A referral to hematology/oncology was made. Positron emission tomography-computed tomography (PET-CT) scan revealed increased fluorodeoxyglucose (FDG) uptake in the kidneys bilaterally (Figure 2), left C2 and right C4, C5 concerning the perineural invasion of nerve roots. There was no evidence of skin rash, but a skin biopsy was done which did not show evidence of lymphoma. Intravascular large B cell lymphoma with renal and central nervous system involvement was diagnosed. Serum creatinine level and proteinuria peaked at 2.2 mg/dL and 700 mg/g, respectively, before the initiation of chemotherapy. His Eastern Cooperative Oncology Group (ECOG) performance status was 2 at that time. After three cycles of R-CHOP and intrathecal chemotherapy over two months, serum creatinine improved to 1.3 mg/dL with complete resolution of proteinuria and improvement in neurological symptoms. After six cycles of R-CHOP and intrathecal chemotherapy over four months, serum Cr was 1.1 mg/dL with no proteinuria. Unfortunately, new neurological deficits were noted with widespread cranial nerve involvement on PET-CT concerning the relapsed disease. He was started on high-dose methotrexate plus rituximab and ultimately received chimeric antigen receptor therapy (CAR-T). Unfortunately, his clinical status deteriorated, and he expired three months later.

3. Discussion

The diagnosis of IVLBCL has been increasingly recognized in recent years. Despite that, it remains a diagnostic challenge given the variability in clinical presentations and the delay in diagnosis without a tissue biopsy. Previously, two clinical variants were widely accepted: A Western variant, characterized by the CNS and skin involvement; and an Asian variant, characterized by fevers, multiorgan involvement, and hepatosplenomegaly [6]. Most recently, three different variant types, classical (characterized by organ-involved symptoms), cutaneous, and hemophagocytic syndrome-associated, have been described given differences in outcomes [7]. The most common presentation is fever (90%), cytopenias (90%), and confusion (50%) [8]. IVLBCL involving the kidney directly has been only described in case reports. A review of 43 published case reports concluded that the most common renal manifestation is proteinuria (90.0%), followed by renal failure (60.5%) and nephrotic syndrome (21.0%) [9]. Despite significant improvement in outcomes with chimeric anti-CD20 monoclonal antibody (rituximab-based) chemotherapy, relapses are still common.

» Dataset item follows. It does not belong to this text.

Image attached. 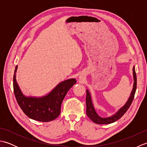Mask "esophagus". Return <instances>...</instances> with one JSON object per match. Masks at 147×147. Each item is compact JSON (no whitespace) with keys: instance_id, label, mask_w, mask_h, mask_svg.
Segmentation results:
<instances>
[{"instance_id":"esophagus-1","label":"esophagus","mask_w":147,"mask_h":147,"mask_svg":"<svg viewBox=\"0 0 147 147\" xmlns=\"http://www.w3.org/2000/svg\"><path fill=\"white\" fill-rule=\"evenodd\" d=\"M83 78V77L82 76H80V79H81V80H82Z\"/></svg>"}]
</instances>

In our patient, the findings in light microscopy and the immunophenotypic pattern met the diagnostic criteria for IVLBCL. Compared to the case reports published in the literature, this case is unusual given the lack of significant symptom burden on presentation and negative CD20 cells. At the time of the kidney biopsy, our patient was treated with intravenous rituximab for his primary angiitis of the CNS, which likely eliminated CD20-positive cells, leading to a unique presentation.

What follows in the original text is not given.